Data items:
╔══

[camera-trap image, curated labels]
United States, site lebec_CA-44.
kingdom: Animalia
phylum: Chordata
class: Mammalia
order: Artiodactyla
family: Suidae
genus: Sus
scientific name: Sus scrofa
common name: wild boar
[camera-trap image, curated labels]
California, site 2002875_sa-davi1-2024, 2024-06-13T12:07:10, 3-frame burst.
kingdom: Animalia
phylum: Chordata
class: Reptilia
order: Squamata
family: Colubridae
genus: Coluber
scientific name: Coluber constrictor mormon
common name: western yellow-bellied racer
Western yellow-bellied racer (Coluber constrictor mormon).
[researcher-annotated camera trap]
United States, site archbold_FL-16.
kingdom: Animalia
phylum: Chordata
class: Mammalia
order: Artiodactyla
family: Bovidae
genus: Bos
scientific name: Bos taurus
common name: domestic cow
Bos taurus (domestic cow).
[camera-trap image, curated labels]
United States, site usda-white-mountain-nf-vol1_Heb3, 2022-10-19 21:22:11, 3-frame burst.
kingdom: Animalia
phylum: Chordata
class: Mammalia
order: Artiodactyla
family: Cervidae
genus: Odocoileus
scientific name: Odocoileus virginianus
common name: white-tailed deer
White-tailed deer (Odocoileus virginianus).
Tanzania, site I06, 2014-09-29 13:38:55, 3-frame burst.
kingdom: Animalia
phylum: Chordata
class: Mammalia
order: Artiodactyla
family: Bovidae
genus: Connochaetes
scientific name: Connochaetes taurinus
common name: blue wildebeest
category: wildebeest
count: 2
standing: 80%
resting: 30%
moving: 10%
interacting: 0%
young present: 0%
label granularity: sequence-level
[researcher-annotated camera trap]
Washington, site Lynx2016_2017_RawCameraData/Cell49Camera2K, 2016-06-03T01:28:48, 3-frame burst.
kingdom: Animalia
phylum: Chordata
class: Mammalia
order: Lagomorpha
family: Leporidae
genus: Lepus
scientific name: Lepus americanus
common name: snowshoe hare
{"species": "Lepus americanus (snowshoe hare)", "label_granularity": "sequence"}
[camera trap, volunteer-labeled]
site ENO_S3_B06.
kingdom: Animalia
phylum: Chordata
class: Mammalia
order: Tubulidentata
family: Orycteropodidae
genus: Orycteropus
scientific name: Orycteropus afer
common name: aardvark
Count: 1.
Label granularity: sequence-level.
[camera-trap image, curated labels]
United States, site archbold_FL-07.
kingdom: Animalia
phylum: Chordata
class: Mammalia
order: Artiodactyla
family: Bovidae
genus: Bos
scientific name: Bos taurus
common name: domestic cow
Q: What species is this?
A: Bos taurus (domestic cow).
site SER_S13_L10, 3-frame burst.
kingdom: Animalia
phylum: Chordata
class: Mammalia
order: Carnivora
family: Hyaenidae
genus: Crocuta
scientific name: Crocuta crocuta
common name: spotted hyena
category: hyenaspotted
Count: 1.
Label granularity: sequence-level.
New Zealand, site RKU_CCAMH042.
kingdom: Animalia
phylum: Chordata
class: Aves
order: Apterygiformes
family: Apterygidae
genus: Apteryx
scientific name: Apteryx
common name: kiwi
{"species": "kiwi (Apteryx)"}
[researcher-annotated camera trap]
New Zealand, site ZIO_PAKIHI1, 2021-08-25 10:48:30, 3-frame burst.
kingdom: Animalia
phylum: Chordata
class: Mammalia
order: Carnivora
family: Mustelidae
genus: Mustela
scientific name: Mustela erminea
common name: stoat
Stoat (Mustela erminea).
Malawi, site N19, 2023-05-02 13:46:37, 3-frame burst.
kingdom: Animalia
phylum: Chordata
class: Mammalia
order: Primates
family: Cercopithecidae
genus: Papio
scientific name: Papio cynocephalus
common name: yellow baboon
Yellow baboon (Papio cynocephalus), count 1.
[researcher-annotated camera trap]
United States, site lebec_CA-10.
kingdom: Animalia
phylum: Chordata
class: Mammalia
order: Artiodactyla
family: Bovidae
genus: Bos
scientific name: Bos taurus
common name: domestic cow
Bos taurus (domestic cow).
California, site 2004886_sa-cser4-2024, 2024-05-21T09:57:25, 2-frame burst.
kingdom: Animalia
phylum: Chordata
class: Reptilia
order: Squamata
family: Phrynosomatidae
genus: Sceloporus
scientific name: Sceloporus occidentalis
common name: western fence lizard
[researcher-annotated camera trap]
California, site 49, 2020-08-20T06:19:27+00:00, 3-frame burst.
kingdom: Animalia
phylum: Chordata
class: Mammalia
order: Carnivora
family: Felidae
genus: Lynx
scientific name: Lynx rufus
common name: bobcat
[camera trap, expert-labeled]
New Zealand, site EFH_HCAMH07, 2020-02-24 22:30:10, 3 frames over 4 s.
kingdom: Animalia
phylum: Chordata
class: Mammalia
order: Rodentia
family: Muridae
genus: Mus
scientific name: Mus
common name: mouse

╚══

- [DIRECTIONS]: In the records, how many lines include the string "Lepus"? The answer is that number alone.

- [RESULT OF THE TASK]: 3